You will both need a valid ID, either a driver’s license, passport, or some other form of government-issued ID. If either of you is not a U.S. citizen, you will need to provide a government-issued ID from your home country.
You will also need to provide your Social Security numbers along with your date of birth, address, phone number, and email address. Some banks may require a copy of a utility bill to verify your address.
In setting up your joint account, you have a few decisions to make in terms of options. The first is whether to choose paperless statements. An increasing number of banks are willing to waive all or part of their account fees in return for issuing paperless statements.
You will also be issued two debit cards. You will need to decide if you want to opt in to the card’s overdraft protection.
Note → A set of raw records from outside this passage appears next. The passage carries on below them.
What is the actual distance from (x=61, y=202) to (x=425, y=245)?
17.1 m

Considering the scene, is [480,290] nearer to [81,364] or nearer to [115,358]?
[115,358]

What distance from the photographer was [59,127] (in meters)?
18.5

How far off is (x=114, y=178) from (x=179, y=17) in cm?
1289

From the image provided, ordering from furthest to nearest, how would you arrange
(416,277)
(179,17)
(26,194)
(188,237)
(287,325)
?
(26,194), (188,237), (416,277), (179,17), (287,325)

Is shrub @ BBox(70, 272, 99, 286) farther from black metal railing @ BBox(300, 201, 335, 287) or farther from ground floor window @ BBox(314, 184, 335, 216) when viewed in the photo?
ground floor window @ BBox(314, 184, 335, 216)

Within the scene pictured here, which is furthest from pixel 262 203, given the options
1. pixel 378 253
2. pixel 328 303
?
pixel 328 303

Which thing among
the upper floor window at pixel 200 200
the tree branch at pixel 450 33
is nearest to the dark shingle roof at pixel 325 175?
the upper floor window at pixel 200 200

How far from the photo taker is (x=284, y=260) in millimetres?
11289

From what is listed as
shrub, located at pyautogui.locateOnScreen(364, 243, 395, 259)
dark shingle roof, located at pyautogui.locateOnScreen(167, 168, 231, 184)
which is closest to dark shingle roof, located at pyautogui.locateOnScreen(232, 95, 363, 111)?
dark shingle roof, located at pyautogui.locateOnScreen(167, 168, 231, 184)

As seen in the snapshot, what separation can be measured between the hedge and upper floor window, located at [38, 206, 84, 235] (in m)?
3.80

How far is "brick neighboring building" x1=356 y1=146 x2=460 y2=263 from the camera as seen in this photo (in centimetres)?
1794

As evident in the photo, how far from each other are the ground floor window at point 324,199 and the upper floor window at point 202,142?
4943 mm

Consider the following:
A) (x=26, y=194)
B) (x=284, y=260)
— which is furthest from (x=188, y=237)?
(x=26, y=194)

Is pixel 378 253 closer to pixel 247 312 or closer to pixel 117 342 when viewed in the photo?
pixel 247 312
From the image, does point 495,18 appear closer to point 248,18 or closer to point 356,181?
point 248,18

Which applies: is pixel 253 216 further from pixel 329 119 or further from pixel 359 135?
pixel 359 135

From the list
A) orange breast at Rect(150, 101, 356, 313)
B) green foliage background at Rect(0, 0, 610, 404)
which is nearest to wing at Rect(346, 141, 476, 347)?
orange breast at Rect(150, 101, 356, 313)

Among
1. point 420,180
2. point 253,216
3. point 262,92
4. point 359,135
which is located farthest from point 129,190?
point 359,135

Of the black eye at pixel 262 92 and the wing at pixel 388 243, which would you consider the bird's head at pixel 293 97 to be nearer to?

That is when you spend an amount that exceeds your balance. If you have overdraft protection, the bank will cover your non-sufficient funds, but you will still owe a non-sufficient funds fee. If you opt out, your debt card will simply be declined if there are non-sufficient funds.
Some banks issue an initial supply of checks for free. You will need to decide if you want to purchase a larger supply from the bank or purchase your checks from a third-party check printer, which is usually less expensive.
Once you submit your application, the bank conducts a quick background check to make sure you don’t have a history of bouncing checks. Once you are approved, you will be asked to read and sign an account agreement. You should read it carefully as it fully explains all of the fees associated with the joint account. With that, you should have immediate access to your account. You will also be able to access your account online, where you can make account transfers, pay bills, and track transactions.
Most banks require an initial deposit to open an account. Typically, the minimum deposit is $25 to $100. Whether you are opening an account at a branch or online, you can use a debit card or a credit card to make the initial deposit. For an initial deposit at a branch, you can also use a cashier’s check, money order, or cash.
How to Closer a Joint Bank Account
If, for whatever reason, you want to close your joint account, it usually takes both of you to do so. The bank doesn’t care whose idea it was to open the account or who deposited the most money; it considers both account holders to be 100% owners.
So, until both account holders consent to closing the account, it will remain open and accessible. Some banks require both account holders to be present together to close the account, which could make it problematic if the relationship didn’t end well. Some banks may only require a verbal consent by phone.
Joint accounts can work well for many people, especially when they need to manage a household together. But, it does require teamwork and trust. Since we are all individuals before we are couples, it might make sense to also maintain separate, individual accounts for discretionary funds that each person can manage in their own way.